01.01.2010 | Berlin (dpa)
Berliner Linksextreme greifen Polizei an
Die linke Szene in Berlin hat mit Angriffen auf Polizisten und einer Hausbesetzung in der Neujahrsnacht die Behörden in Atem gehalten. Die Polizei meldete am Freitag drei Fälle, bei denen in der Nacht in Mitte und Friedrichshain Streifenwagen mit Steinen beworfen worden waren.

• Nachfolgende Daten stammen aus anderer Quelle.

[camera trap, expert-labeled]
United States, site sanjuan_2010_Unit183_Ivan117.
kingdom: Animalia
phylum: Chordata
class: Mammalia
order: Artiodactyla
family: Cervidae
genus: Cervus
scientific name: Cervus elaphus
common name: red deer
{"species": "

Dabei erlitt ein 42 Jahre alter Beamter eine Platzwunde am Kopf. Nach Angaben der Gewerkschaft der Polizei hat sich im vergangenen Jahr die Zahl der Straftaten von Linksextremen in der Hauptstadt auf 1300 verdoppelt.

Mitglieder der linken Szene besetzten ein leerstehendes Fabrikgebäude am Ostbahnhof. Die Polizei beendete die Aktion und nahm die Personalien von fünfzehn Menschen auf. In einer Erklärung wenden sich die Hausbesetzer gegen steigende Mieten und Verdrängung einkommensschwacher Bewohner.
Die CSU forderte den Regierenden Bürgermeister Klaus Wowereit (SPD) auf, entschlossener gegen linksextreme Gewalt vorzugehen. «Klaus Wowereit muss das endlich zur Chefsache machen», sagte der Vorsitzende der CSU-Landesgruppe im Bundestag, Hans-Peter Friedrich, der «Berliner Zeitung» (Donnerstag).
Nach Angaben der Gewerkschaft der Polizei müssen die Behörden in Berlin von 1000 gewaltbereiten Linksextremen ausgehen. Behörden, die Polizei und ihre Gewerkschaften würden immer häufiger Ziel von Anschlägen. Die Polizei gibt die offizielle Kriminalitätsstatistik im Frühjahr bekannt.